━━━ BRANO DA LEGGERE ━━━

C’è chi lo fa andando via, lasciando dei vuoti, e chi rimanendo, occupando quanto più spazio possibile. Un po' come ne “La grande abbuffata” di Marco Ferreri, la ribellione disperata di Sergio Spatola alla sua famiglia, alla cultura borghese e mafiosa, alla violenza, ai valori patriarcali, al familismo prende la forma dell’eccesso.

Sergio rimane, e diventa enorme. Il suo corpo diventa un manifesto. Il personale è sempre politico, e le battaglie che portiamo avanti passano spesso attraverso i nostri corpi.

Quello tatuato di Sergio, nella sua imponenza, rivendica fragilità, ostenta il suo non sottostare al ruolo che gli altri si aspettano da lui, la sua scelta di restare al margine.

Così nasce il film Bosco Grande. È a Bosco Grande che Sergione, pioniere del tatuaggio a Palermo, vive, in questo fantomatico quartiere che non è mai esistito in nessuna mappa della città, che non esiste proprio più se non nella memoria dei suoi abitanti storici che hanno inventato leggende, prive di ogni fondamento, sulle sue origini.

Quattro vie, frutto di una lottizzazione di fine Ottocento, attorno a quella che oggi è la via Marconi, un piccolo rione popolare immediatamente a ridosso della “Palermo bene” che nel film non vediamo mai.

«Fabio mi porta a Bosco Grande e mi presenta Sergio che immediatamente mi fa capire che il film è lui. Mi spalanca un mondo, un sottobosco immenso - racconta Schillaci - ed è da lì che sono partito perché non puoi fare diversamente quando hai a che fare con persone reali, non puoi decidere per loro.

━━━ RIGHE ESTRATTE ━━━

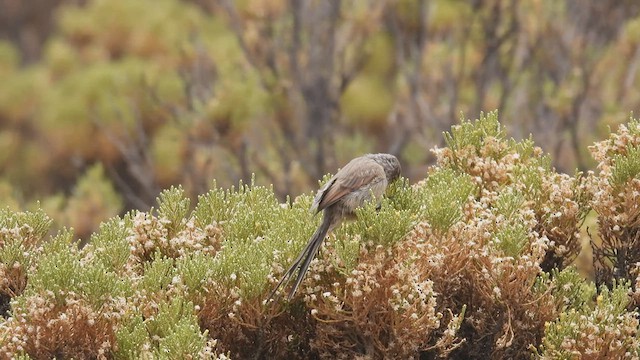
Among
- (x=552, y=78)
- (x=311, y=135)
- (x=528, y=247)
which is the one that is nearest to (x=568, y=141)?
(x=552, y=78)

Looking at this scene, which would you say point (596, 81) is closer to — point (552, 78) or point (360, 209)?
point (552, 78)

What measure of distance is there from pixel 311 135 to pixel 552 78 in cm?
342

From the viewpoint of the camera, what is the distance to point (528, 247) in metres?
6.15

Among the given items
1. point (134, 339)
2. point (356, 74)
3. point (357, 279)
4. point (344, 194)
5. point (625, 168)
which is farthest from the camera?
point (356, 74)

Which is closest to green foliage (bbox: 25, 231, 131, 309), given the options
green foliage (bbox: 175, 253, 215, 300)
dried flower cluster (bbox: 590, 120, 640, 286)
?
green foliage (bbox: 175, 253, 215, 300)

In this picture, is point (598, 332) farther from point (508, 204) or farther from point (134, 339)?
point (134, 339)

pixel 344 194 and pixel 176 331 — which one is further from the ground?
pixel 344 194

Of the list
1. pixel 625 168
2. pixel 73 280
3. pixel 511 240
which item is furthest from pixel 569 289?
pixel 73 280

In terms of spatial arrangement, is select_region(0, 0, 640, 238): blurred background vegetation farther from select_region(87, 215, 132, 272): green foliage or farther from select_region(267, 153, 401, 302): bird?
select_region(87, 215, 132, 272): green foliage

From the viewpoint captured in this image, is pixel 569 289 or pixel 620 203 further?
pixel 620 203

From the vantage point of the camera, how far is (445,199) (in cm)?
620

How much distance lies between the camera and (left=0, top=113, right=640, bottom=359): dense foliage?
5.74m

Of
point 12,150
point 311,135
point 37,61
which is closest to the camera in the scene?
point 311,135

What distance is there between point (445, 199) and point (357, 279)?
2.43 ft
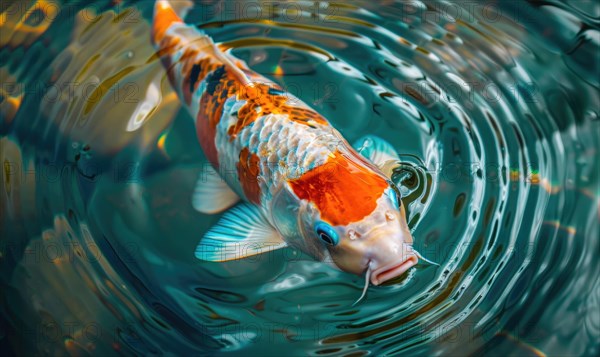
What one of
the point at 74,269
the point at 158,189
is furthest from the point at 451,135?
the point at 74,269

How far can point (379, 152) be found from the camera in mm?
2975

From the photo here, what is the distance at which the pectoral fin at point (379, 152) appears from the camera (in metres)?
2.93

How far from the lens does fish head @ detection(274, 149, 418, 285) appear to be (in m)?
2.28

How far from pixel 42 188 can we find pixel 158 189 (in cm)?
59

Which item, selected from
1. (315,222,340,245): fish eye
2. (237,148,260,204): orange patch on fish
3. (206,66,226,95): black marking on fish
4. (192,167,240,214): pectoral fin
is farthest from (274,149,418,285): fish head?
(206,66,226,95): black marking on fish

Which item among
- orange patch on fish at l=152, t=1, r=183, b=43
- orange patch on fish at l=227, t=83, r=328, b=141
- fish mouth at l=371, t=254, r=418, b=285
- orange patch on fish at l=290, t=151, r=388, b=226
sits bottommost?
fish mouth at l=371, t=254, r=418, b=285

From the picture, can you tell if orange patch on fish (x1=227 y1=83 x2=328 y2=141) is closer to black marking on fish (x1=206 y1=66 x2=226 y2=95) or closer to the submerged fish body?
the submerged fish body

━━━

* COMPITI DA SVOLGERE *
[A] Ricopia dal brano su Bosco Grande la parte che comincia con "C’è chi lo fa" e prosegue fino a "i nostri corpi.".
[B] Secondo il brano su Bosco Grande, di che cosa è pioniere Sergione a Palermo?

* SOLUZIONI QUI SOTTO *
[A]
C’è chi lo fa andando via, lasciando dei vuoti, e chi rimanendo, occupando quanto più spazio possibile. Un po' come ne “La grande abbuffata” di Marco Ferreri, la ribellione disperata di Sergio Spatola alla sua famiglia, alla cultura borghese e mafiosa, alla violenza, ai valori patriarcali, al familismo prende la forma dell’eccesso.

Sergio rimane, e diventa enorme. Il suo corpo diventa un manifesto. Il personale è sempre politico, e le battaglie che portiamo avanti passano spesso attraverso i nostri corpi.

[B] Del tatuaggio.